# [Provided passage]
▬▬▬

I went up to 46 but now back to 44 and I thinkt hat's good for me. I don't have a pure road bike anymore but 42 felt about right there.

Remember that wider bars effectively increase reach, so if as you said your bars are also longer than your road bike you're going to feel really stretched/splayed out. Whether to go wide or not is personal preference but if there's one thing I can safely say its that overall reach being *increased *is not very desirable on a cross bike when compared to its road counterpart.


----------



## Schmucker

I started with 42cm. Now I'm moving my road bikes over to 44cm. My 'cross bikes are 46cm. I really like that.


----------



## kc929

I ran 46 for three seasons. Just switched to 44 and it feels better to me.


----------



## pigpen

44 road
46 cross

But everyone is different. I like a 2cm jump.
If you are running 42 on the road a 44 will feel different but no too strange amd give you a little more leverage.

▬▬▬

Rewrite the handlebar-width thread starting at "I went up to" and ending at "really like that.", substituting "handlebars" for each "bars". The lines that come next aren't needed here.

▬▬▬

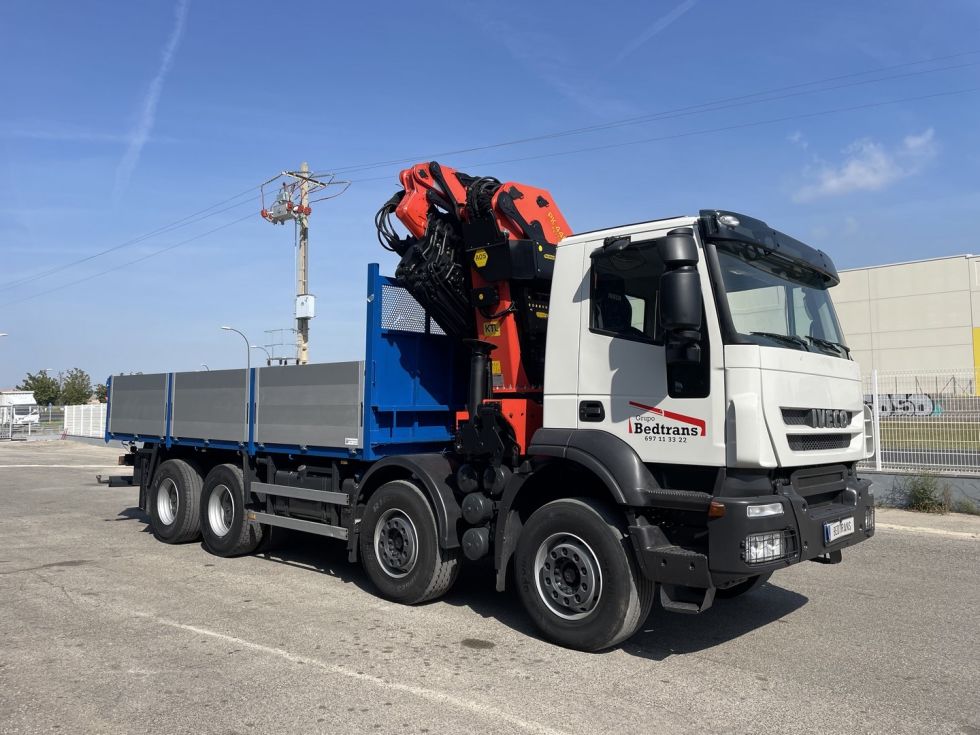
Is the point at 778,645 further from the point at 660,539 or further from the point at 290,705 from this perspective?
the point at 290,705

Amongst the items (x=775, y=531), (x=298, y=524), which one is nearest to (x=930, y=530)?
(x=775, y=531)

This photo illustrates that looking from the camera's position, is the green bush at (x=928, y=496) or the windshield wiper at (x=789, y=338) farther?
the green bush at (x=928, y=496)

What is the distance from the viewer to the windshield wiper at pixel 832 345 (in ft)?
17.6

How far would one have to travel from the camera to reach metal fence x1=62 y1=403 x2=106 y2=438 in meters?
41.3

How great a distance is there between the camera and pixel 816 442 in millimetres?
5062

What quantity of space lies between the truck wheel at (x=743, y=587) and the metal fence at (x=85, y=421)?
41.1 meters

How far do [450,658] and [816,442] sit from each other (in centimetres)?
290

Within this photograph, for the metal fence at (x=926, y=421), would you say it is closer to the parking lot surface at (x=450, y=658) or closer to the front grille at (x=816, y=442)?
the parking lot surface at (x=450, y=658)

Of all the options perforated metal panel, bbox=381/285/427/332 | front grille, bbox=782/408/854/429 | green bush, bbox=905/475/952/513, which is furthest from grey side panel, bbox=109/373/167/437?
green bush, bbox=905/475/952/513

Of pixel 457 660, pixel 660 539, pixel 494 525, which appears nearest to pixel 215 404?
pixel 494 525

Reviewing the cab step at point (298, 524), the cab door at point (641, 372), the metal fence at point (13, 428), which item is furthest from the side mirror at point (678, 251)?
the metal fence at point (13, 428)

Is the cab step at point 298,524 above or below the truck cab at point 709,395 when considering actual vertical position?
below

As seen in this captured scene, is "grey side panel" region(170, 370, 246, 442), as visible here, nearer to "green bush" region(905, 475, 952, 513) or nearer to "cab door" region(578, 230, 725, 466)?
"cab door" region(578, 230, 725, 466)

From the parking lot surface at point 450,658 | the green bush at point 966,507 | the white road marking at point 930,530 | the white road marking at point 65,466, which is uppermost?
the green bush at point 966,507
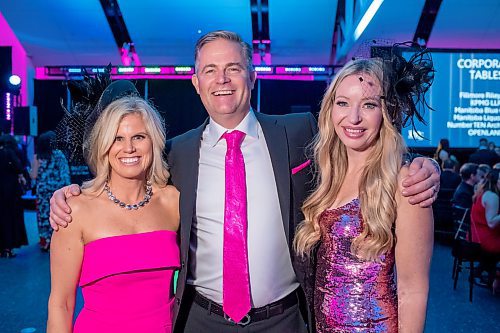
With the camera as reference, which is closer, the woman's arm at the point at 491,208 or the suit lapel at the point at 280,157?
the suit lapel at the point at 280,157

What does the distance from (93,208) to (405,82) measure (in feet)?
3.76

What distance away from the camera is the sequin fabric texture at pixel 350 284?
1.64 meters

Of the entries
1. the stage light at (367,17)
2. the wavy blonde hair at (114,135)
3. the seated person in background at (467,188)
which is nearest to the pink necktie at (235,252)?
the wavy blonde hair at (114,135)

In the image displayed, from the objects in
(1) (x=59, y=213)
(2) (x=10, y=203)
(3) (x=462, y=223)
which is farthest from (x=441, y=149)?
(1) (x=59, y=213)

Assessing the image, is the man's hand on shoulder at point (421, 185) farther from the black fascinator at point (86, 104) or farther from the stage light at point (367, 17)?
the stage light at point (367, 17)

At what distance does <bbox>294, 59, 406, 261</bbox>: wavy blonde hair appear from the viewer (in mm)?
1623

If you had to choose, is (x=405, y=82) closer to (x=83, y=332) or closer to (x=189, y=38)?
(x=83, y=332)

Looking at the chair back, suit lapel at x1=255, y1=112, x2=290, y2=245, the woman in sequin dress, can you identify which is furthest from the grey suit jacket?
the chair back

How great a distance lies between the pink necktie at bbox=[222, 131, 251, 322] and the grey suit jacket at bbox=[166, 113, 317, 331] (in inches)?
5.4

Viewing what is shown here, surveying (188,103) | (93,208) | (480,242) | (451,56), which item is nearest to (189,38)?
(188,103)

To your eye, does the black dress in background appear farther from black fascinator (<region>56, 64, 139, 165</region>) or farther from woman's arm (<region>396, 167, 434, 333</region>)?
woman's arm (<region>396, 167, 434, 333</region>)

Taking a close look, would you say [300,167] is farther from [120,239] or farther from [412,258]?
[120,239]

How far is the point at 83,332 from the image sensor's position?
1814 mm

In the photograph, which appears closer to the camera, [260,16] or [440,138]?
[440,138]
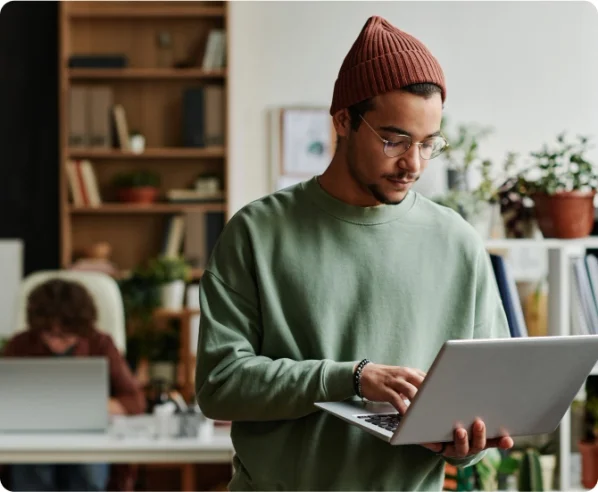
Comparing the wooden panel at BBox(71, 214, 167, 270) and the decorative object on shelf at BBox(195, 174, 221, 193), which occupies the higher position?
the decorative object on shelf at BBox(195, 174, 221, 193)

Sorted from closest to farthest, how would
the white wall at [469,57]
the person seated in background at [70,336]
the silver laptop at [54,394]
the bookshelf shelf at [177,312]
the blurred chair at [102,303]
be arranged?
the silver laptop at [54,394] < the person seated in background at [70,336] < the blurred chair at [102,303] < the bookshelf shelf at [177,312] < the white wall at [469,57]

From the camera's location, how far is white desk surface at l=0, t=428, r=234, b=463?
2.91 metres

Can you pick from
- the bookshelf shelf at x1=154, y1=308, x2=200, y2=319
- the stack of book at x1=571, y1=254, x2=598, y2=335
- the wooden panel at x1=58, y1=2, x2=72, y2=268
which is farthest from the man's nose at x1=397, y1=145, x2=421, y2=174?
the wooden panel at x1=58, y1=2, x2=72, y2=268

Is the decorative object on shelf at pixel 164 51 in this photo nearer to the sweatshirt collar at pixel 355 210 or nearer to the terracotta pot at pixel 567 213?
the terracotta pot at pixel 567 213

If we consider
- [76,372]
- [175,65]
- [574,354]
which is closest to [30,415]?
[76,372]

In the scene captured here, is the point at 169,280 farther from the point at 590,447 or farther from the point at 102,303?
the point at 590,447

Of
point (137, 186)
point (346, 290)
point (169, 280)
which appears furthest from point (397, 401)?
point (137, 186)

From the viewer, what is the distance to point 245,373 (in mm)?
1417

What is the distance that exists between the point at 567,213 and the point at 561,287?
22 cm

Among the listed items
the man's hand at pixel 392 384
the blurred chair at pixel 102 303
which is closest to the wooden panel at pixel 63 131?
the blurred chair at pixel 102 303

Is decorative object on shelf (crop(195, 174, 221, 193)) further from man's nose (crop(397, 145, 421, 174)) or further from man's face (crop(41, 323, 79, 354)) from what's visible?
man's nose (crop(397, 145, 421, 174))

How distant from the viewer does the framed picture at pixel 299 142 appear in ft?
16.1

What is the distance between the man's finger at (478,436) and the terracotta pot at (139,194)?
3.79 meters

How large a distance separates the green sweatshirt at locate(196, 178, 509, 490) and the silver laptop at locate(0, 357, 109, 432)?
55.5 inches
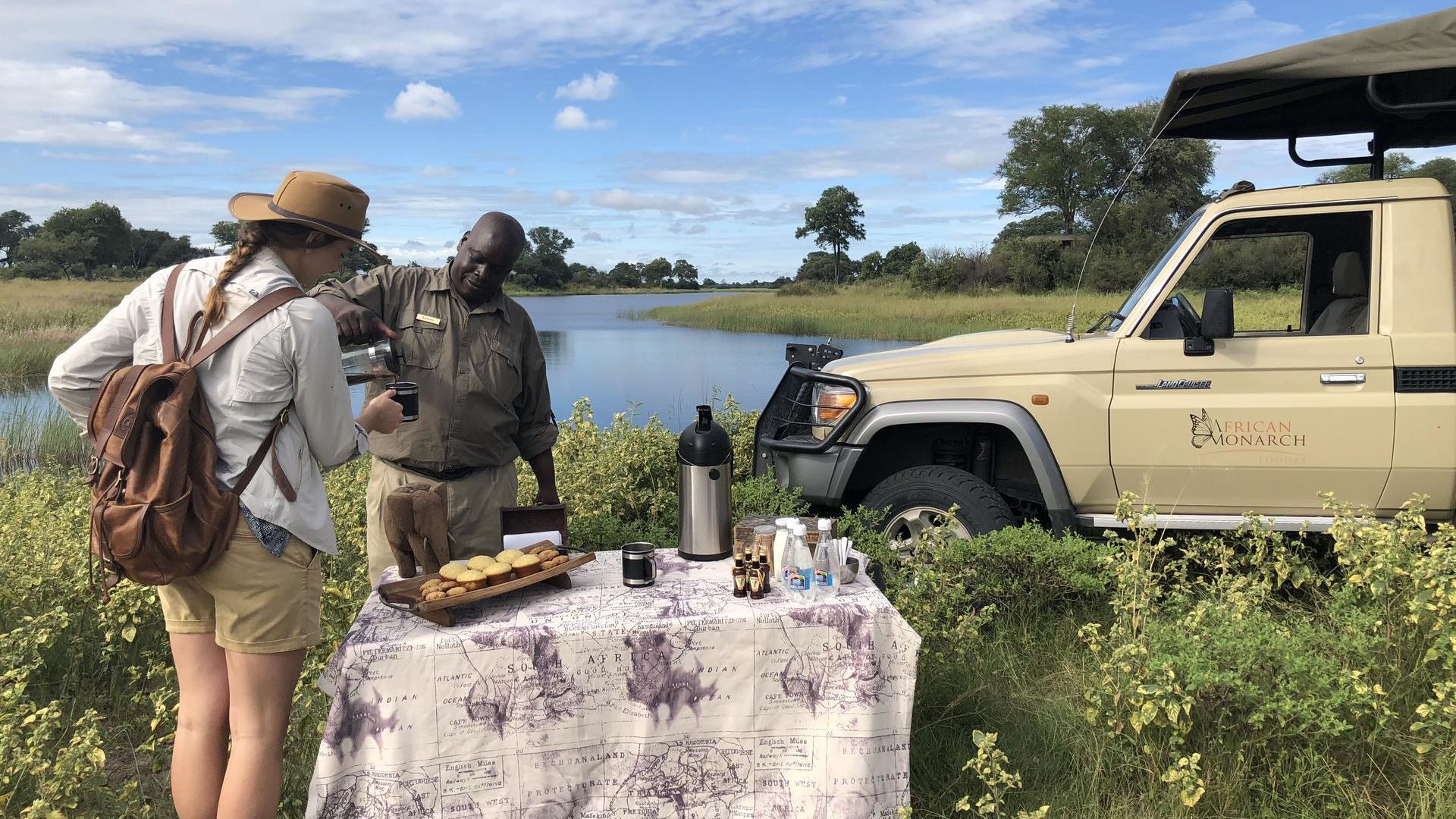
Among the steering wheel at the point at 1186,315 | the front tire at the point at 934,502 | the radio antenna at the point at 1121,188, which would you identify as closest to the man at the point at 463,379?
the front tire at the point at 934,502

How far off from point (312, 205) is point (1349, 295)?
15.6ft

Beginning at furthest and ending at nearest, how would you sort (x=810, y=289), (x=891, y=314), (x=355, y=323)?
(x=810, y=289) < (x=891, y=314) < (x=355, y=323)

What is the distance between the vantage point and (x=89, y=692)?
4.12 m

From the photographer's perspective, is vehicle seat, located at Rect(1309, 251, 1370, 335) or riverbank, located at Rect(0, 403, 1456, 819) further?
A: vehicle seat, located at Rect(1309, 251, 1370, 335)

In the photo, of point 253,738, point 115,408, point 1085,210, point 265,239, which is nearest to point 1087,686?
point 253,738

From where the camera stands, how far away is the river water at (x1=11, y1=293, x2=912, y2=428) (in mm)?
7691

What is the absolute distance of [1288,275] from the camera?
5.37m

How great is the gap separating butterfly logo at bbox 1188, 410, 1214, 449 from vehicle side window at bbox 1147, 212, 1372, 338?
48 cm

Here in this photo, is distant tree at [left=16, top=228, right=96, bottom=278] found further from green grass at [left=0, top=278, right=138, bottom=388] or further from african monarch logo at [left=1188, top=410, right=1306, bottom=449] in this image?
african monarch logo at [left=1188, top=410, right=1306, bottom=449]

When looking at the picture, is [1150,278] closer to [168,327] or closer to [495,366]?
[495,366]

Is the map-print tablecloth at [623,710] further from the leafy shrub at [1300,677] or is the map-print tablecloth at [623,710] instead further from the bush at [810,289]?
the bush at [810,289]

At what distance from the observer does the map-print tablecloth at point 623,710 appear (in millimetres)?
2480

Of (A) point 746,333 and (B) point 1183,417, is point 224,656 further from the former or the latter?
(A) point 746,333

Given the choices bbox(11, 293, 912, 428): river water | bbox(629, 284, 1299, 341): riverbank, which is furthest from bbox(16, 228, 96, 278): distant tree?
A: bbox(11, 293, 912, 428): river water
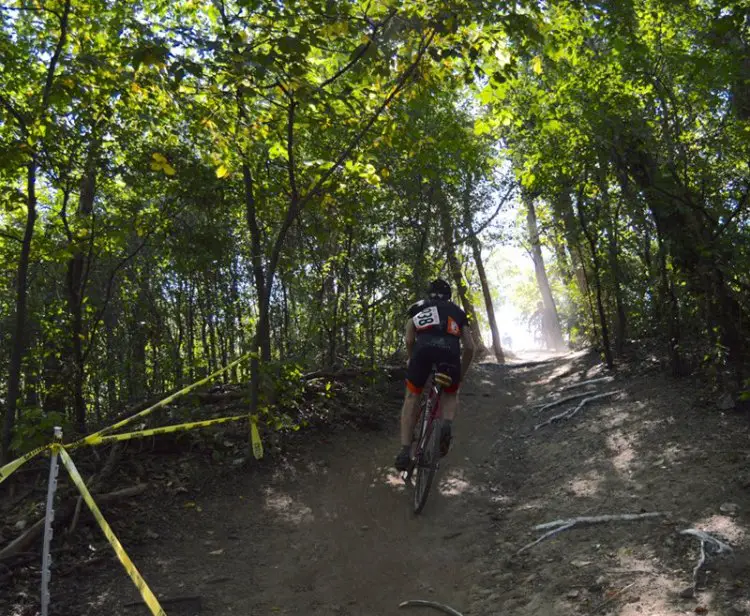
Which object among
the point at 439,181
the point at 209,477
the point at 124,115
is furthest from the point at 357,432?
the point at 439,181

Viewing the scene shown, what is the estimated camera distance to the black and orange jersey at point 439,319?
5453 millimetres

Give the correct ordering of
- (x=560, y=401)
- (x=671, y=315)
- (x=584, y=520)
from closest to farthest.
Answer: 1. (x=584, y=520)
2. (x=671, y=315)
3. (x=560, y=401)

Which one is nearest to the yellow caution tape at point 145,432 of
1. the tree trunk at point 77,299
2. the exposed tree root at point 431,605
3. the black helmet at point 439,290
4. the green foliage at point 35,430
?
the green foliage at point 35,430

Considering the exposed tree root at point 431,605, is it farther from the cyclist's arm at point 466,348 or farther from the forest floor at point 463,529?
the cyclist's arm at point 466,348

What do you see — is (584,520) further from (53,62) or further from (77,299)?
(77,299)

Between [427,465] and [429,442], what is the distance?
9.4 inches

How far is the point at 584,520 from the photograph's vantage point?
13.8ft

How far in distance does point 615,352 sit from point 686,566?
26.9 ft

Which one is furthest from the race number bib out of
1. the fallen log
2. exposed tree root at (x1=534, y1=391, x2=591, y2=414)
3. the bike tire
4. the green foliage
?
exposed tree root at (x1=534, y1=391, x2=591, y2=414)

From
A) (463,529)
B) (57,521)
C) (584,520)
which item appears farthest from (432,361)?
(57,521)

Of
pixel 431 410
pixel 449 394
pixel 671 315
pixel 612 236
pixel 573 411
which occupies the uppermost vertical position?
pixel 612 236

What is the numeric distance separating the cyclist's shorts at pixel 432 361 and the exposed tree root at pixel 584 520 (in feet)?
5.03

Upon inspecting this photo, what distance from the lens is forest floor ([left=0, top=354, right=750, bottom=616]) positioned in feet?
11.3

▬▬▬

# [Exercise solution]
I went up to 46 but now back to 44 and I thinkt hat's good for me. I don't have a pure road bike anymore but 42 felt about right there.

Remember that wider handlebars effectively increase reach, so if as you said your handlebars are also longer than your road bike you're going to feel really stretched/splayed out. Whether to go wide or not is personal preference but if there's one thing I can safely say its that overall reach being *increased *is not very desirable on a cross bike when compared to its road counterpart.


----------



## Schmucker

I started with 42cm. Now I'm moving my road bikes over to 44cm. My 'cross bikes are 46cm. I really like that.